Mirarlos puede provocar una mezcla de cariño y dolor, y por eso decidir qué hacer con ellos suele convertirse en uno de los gestos más difíciles del duelo. No hay una respuesta única, ni un calendario que indique cuándo es el momento adecuado para tomar decisiones sobre estas pertenencias.

No hay prisa para decidir

Lo más importante es no apresurarse en esta tarea. Los primeros días tras la pérdida no son, generalmente, el momento más adecuado para tomar decisiones definitivas. Las emociones intensas pueden llevar a guardar todo de golpe para no seguir viéndolo, o, al contrario, a mantenerlo todo intacto durante mucho tiempo.

Ambas reacciones son comprensibles, pero conviene darse un margen para decidir desde un lugar más sereno. Si los objetos provocan demasiado malestar al principio, una opción intermedia es retirarlos temporalmente a una caja, sin necesidad de tomar todavía ninguna decisión definitiva.

Conservar lo que tiene valor emocional

Con el paso de las semanas, suele resultar más sencillo ir distinguiendo qué objetos tienen un valor emocional especial y cuáles son simplemente utensilios de uso diario.
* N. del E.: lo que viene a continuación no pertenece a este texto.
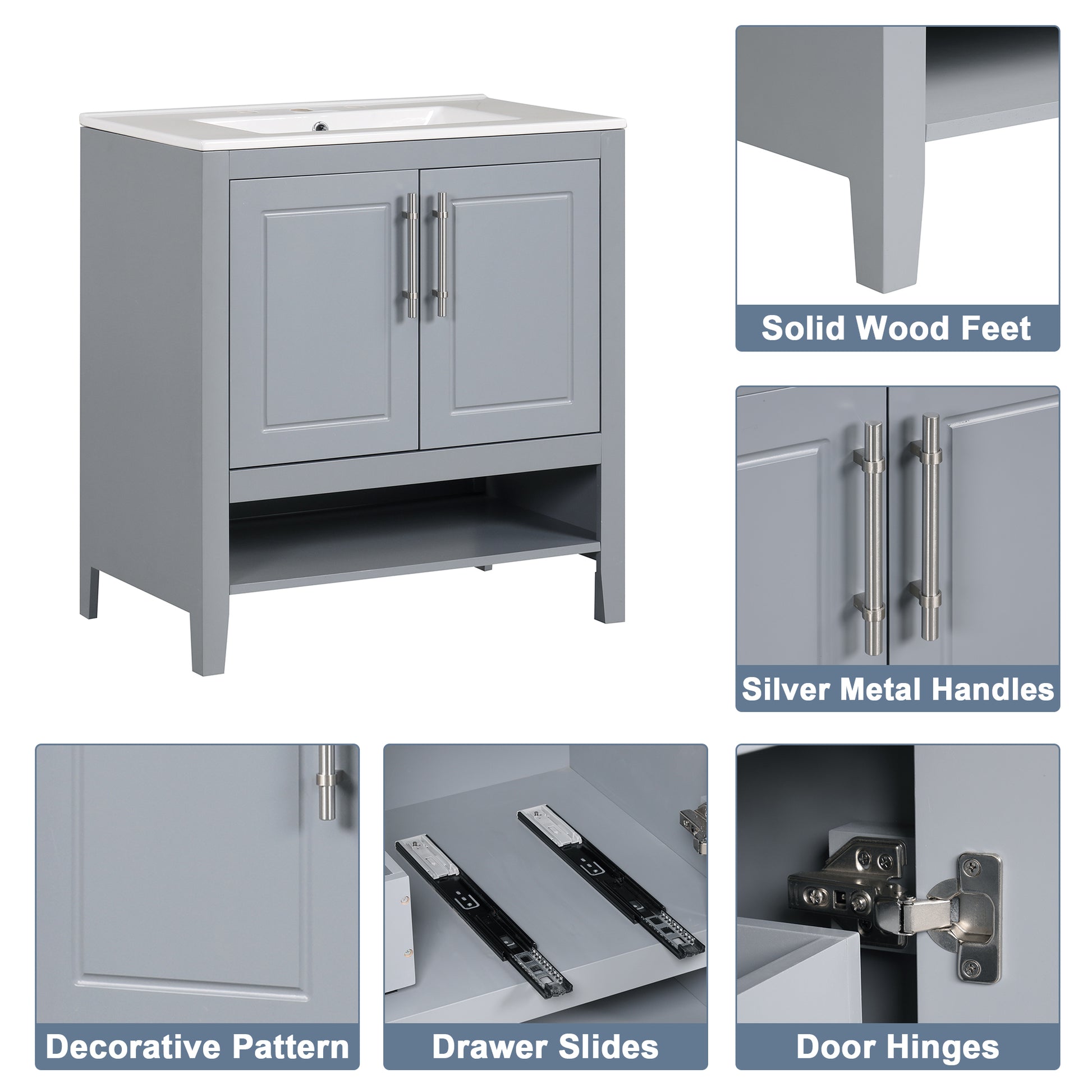 Solid Wood Feet

Silver Metal Handles

Decorative Pattern

Drawer Slides

Door Hinges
La cama donde dormía, el juguete favorito, el collar que llevaba a diario o una fotografía significativa pueden conservarse como pequeños recuerdos.

No es necesario tenerlos a la vista para que mantengan su valor; lo importante es que cada persona elija qué le acompaña en su recuerdo y de qué manera quiere hacerlo. A veces, un solo objeto basta para mantener viva la memoria del vínculo.

Donar para prolongar el cariño

Otros utensilios, como el comedero, la transportadora, productos de higiene o juguetes en buen estado, pueden tener una segunda vida muy valiosa. Donarlos a protectoras, refugios o familias que estén acogiendo animales es una manera hermosa de prolongar el cariño que se sentía hacia la mascota.

Saber que esos objetos seguirán siendo útiles para otros animales suele aportar una sensación de continuidad y de sentido. Esta decisión no implica olvidar; al contrario, convierte la pérdida en un gesto de generosidad hacia otros animales que también necesitan cuidados.

Cuidar la memoria de tu compañero

En Depet sabemos que los objetos que pertenecieron a una mascota guardan recuerdos que el tiempo no borra. Por eso entendemos que decidir qué hacer con ellos forma parte importante del proceso de duelo, y que cada familia necesita su propio ritmo para hacerlo.

Crear un pequeño espacio dedicado al recuerdo puede ser un gesto reconfortante. Una caja con algunos objetos significativos, una fotografía, una huella conservada o cualquier otro detalle que represente al animal pueden formar un lugar tranquilo al que volver cuando se sienta la necesidad.

Con el tiempo, mirar esos recuerdos deja de doler tanto y empieza a evocar gratitud por todo lo vivido juntos. Decidir qué hacer con las pertenencias, al final, también forma parte de aprender a vivir con la ausencia desde el cariño.